DESCRIPTION (provided by applicant): The overall goal of this research is to understand quorum sensing: the process of cell-to-cell communication in bacteria. This application will focus on quorum sensing in two related bacteria: Vibrio cholerae, a major human pathogen and the marine-bacteria Vibrio harveyi. The quorum- sensing systems in these bacteria channel multiple quorum-sensing signals into one signaling circuit. At the heart of this circuit are multiple small regulatory RNAs (sRNAs) that mediate the quorum-sensing switch and allow cells to collectively regulate gene expression. The specific goals of this application are (1) to develop a quantitative model for the quorum sensing circuit in V. cholerae and V. harveyi and (2) to develop a new theoretical framework for analyzing how sensory information is integrated by the Vibrio quorum sensing circuit using analytical tools from engineering and physics.

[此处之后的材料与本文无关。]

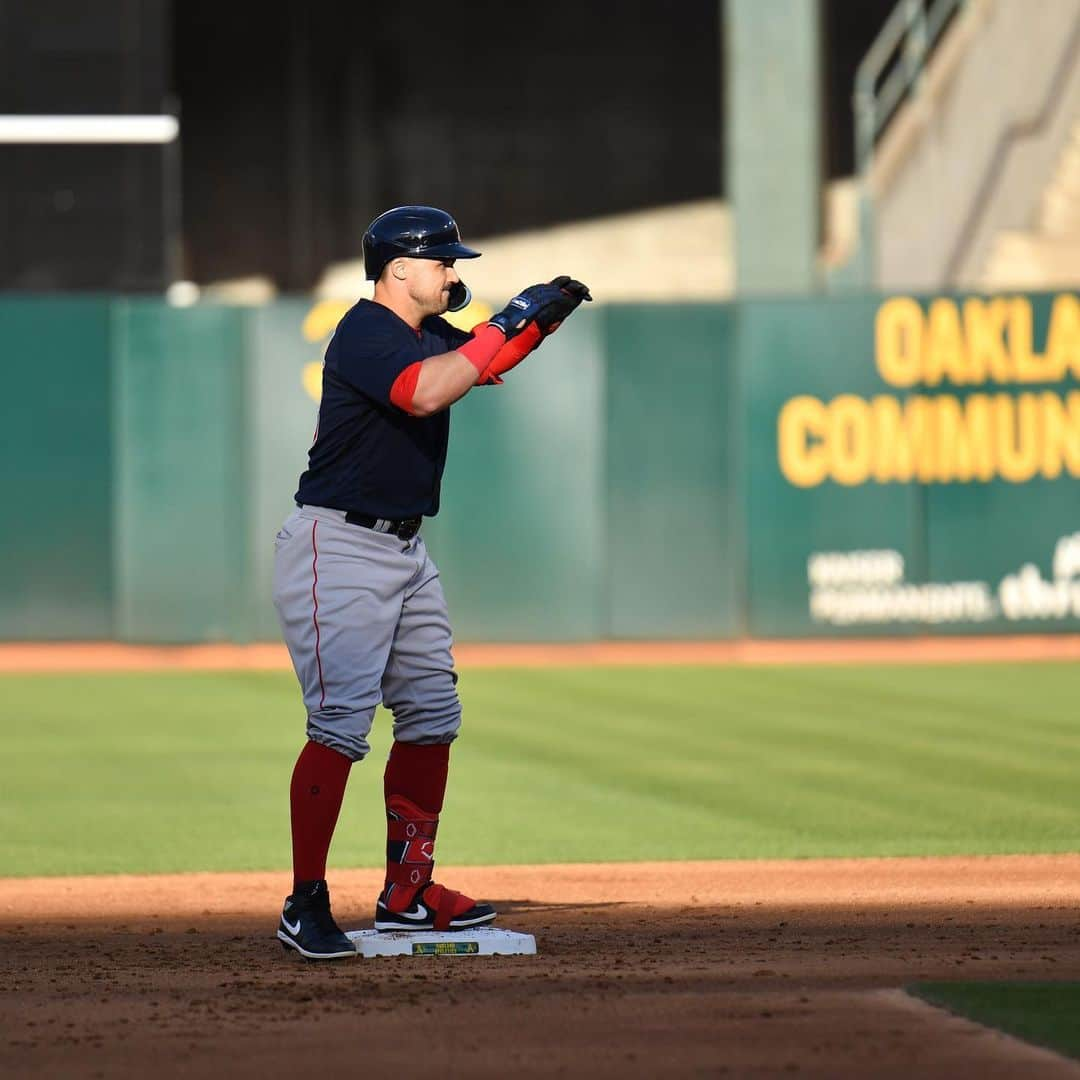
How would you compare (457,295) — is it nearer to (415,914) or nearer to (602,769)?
(415,914)

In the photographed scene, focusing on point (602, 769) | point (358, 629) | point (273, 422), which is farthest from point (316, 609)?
point (273, 422)

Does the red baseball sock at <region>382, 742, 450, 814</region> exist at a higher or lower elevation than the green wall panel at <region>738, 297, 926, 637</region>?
lower

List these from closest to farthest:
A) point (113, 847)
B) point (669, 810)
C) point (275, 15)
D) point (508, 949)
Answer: point (508, 949) → point (113, 847) → point (669, 810) → point (275, 15)

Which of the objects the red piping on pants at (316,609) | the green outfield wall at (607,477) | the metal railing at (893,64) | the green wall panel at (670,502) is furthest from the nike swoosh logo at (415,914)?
the metal railing at (893,64)

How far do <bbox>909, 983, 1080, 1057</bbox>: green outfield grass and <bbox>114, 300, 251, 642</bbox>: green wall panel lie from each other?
10971 mm

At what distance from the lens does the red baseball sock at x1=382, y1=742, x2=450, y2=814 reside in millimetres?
5746

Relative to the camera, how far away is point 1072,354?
15.6 metres

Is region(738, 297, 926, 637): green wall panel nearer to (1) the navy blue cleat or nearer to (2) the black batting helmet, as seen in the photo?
(2) the black batting helmet

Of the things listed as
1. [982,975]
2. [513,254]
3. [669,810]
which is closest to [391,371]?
[982,975]

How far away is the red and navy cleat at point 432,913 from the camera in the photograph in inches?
227

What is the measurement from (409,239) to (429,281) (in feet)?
0.39

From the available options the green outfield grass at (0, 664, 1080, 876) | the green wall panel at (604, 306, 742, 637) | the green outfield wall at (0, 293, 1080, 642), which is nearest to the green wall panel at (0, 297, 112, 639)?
the green outfield wall at (0, 293, 1080, 642)

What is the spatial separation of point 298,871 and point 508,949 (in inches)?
23.1

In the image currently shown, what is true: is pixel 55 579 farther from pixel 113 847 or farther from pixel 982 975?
pixel 982 975
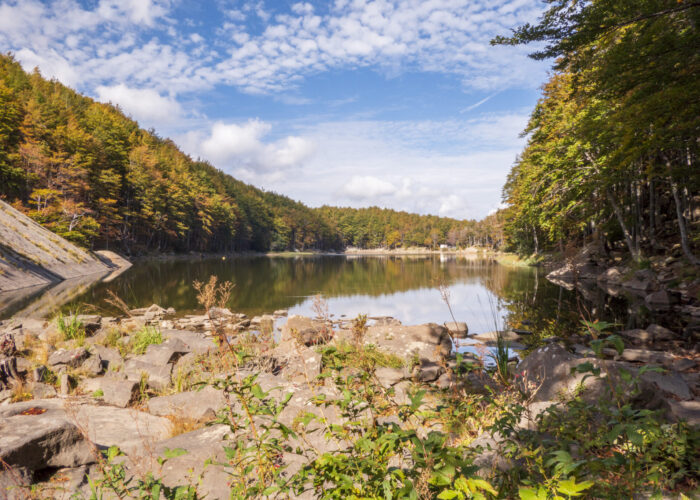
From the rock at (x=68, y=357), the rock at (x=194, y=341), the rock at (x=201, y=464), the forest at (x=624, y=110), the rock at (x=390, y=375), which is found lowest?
the rock at (x=390, y=375)

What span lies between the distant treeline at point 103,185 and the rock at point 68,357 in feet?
109

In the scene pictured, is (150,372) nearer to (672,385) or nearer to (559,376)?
(559,376)

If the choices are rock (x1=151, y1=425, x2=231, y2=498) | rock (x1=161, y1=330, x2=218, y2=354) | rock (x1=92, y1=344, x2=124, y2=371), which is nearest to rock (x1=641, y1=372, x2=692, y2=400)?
rock (x1=151, y1=425, x2=231, y2=498)

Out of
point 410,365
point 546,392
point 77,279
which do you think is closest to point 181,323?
point 410,365

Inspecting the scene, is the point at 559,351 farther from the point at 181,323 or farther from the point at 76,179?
the point at 76,179

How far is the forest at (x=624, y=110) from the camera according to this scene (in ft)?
28.1

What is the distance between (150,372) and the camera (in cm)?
748

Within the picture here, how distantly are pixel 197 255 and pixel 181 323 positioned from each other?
6195 centimetres

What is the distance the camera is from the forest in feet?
28.1

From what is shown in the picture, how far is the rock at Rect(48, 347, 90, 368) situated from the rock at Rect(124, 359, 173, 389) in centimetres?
95

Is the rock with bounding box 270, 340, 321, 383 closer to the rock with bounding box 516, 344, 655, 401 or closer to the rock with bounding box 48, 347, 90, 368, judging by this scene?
the rock with bounding box 516, 344, 655, 401

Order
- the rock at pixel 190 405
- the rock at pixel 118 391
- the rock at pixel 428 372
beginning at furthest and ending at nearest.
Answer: the rock at pixel 428 372 < the rock at pixel 118 391 < the rock at pixel 190 405

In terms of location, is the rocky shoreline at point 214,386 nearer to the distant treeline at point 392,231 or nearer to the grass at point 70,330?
the grass at point 70,330

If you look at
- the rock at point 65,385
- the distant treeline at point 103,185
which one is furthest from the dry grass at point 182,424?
the distant treeline at point 103,185
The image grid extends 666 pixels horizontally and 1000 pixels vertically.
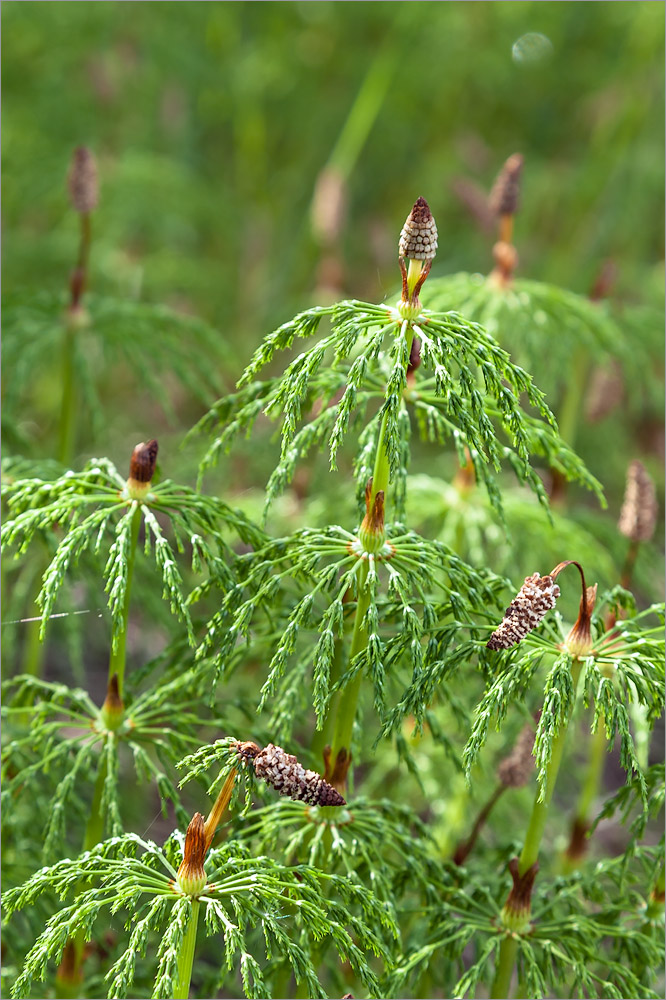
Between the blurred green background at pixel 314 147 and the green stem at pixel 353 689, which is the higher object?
the blurred green background at pixel 314 147

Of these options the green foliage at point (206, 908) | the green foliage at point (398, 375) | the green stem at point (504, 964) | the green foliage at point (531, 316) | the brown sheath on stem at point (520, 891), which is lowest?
the green stem at point (504, 964)

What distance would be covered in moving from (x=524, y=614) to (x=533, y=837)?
1.18ft

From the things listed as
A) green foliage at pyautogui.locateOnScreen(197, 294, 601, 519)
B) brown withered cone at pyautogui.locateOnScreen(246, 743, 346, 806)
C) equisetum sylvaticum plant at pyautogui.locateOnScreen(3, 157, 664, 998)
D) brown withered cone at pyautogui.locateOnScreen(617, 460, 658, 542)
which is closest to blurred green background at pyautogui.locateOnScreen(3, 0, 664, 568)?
brown withered cone at pyautogui.locateOnScreen(617, 460, 658, 542)

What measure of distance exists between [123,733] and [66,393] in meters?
0.72

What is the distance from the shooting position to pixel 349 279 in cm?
390

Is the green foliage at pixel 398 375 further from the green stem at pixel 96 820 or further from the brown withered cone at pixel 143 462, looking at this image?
the green stem at pixel 96 820

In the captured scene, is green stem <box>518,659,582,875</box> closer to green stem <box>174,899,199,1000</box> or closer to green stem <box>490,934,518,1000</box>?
green stem <box>490,934,518,1000</box>

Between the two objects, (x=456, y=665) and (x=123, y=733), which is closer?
(x=456, y=665)

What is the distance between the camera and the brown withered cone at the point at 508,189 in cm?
180

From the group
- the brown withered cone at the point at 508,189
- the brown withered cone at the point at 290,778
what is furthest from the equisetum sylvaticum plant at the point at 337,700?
the brown withered cone at the point at 508,189

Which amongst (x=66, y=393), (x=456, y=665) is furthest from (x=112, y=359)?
(x=456, y=665)

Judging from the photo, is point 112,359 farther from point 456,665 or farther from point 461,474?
point 456,665

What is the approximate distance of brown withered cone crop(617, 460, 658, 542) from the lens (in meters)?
1.54

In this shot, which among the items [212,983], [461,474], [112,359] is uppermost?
[112,359]
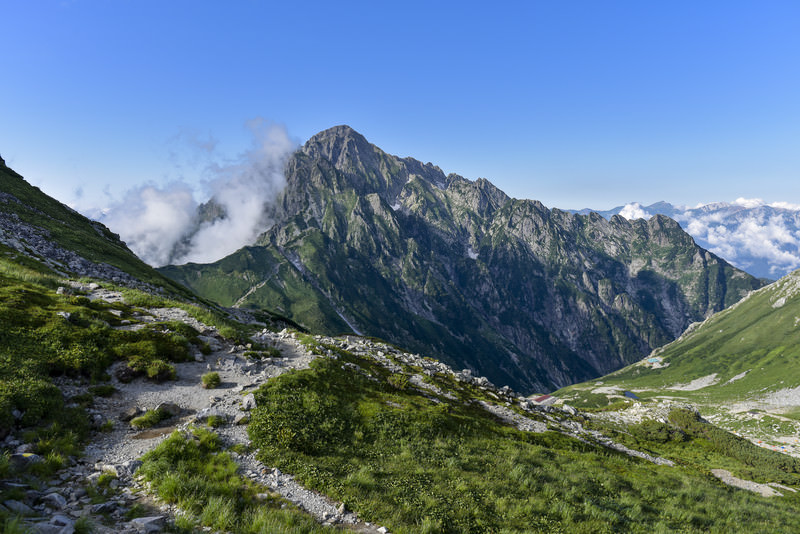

Developing a quantitative model and theoretical framework for analyzing information flow will help answer three fundamental questions. (1) How can the Vibrio quorum-sensing network maintain signal-transduction specificity even when multiple signals are transmitted through a shared pathway? (2) What are the comparative advantages for signaling provided by RNA regulators (as opposed to DNA-binding proteins) in the quorum- sensing circuit? (3) What are the major sources of noise in the quorum-sensing circuit and what is the effect of this noise on signaling properties? Answering these questions will contribute to our understanding of intra- and inter-species communication in bacteria and the principles underlying information processing and signaling-transduction in cellular circuits. From a broad modeling perspective, this research is likely to yield new analytic and quantitative tools for analyzing signal-transduction and information flow in biochemical networks. This research also has important health implications because many pathogens such as cholera (Vibrio cholerae) use quorum sensing to regulate virulence. Thus, a greater understanding of quorum-sensing may lead to novel drugs to control infection.

描述（由申请人提供）：这项研究的总体目标是了解法规传感：细菌中细胞对细胞通信的过程。该应用将集中于两种相关细菌中的法定人数：弧菌霍乱，一种主要的人类病原体和海洋 - 细菌弧菌Harveyi。这些细菌中的法定感应系统将多个法定信号信号通向一个信号电路。该电路的核心是多个小的调节RNA（SRNA），可介导群体感应开关并允许细胞集体调节基因表达。该应用程序的具体目标是（1）为V. cholerae和V. harveyi中的群体传感电路的定量模型和（2）开发一个新的理论框架，用于分析使用工程和物理学的分析工具分析的弧形法定人数传感电路如何通过工程和物理学的分析电路整合感官信息。开发一个定量模型和理论框架来分析信息流将有助于回答三个基本问题。 （1）即使在通过共享途径传输多个信号时，纤维群群体感应网络即使如何保持信号转导特异性？ （2）在法定感应电路中，RNA调节剂（与DNA结合蛋白相反）提供的信号传导的比较优势是什么？ （3）法定感应电路中噪声的主要来源是什么？这种噪声对信号传导特性有什么影响？回答这些问题将有助于我们对细菌中种内和种间交流以及细胞中的原理处理以及细胞电路中的信号传导转移。从广泛的建模角度来看，这项研究可能会产生新的分析和定量工具，用于分析生化网络中的信号转导和信息流。这项研究也具有重要的健康影响，因为许多病原体（例如霍乱（圆锥形霍乱））使用法定人数调节毒力。因此，对法定感应的更深入的了解可能导致新的药物控制感染。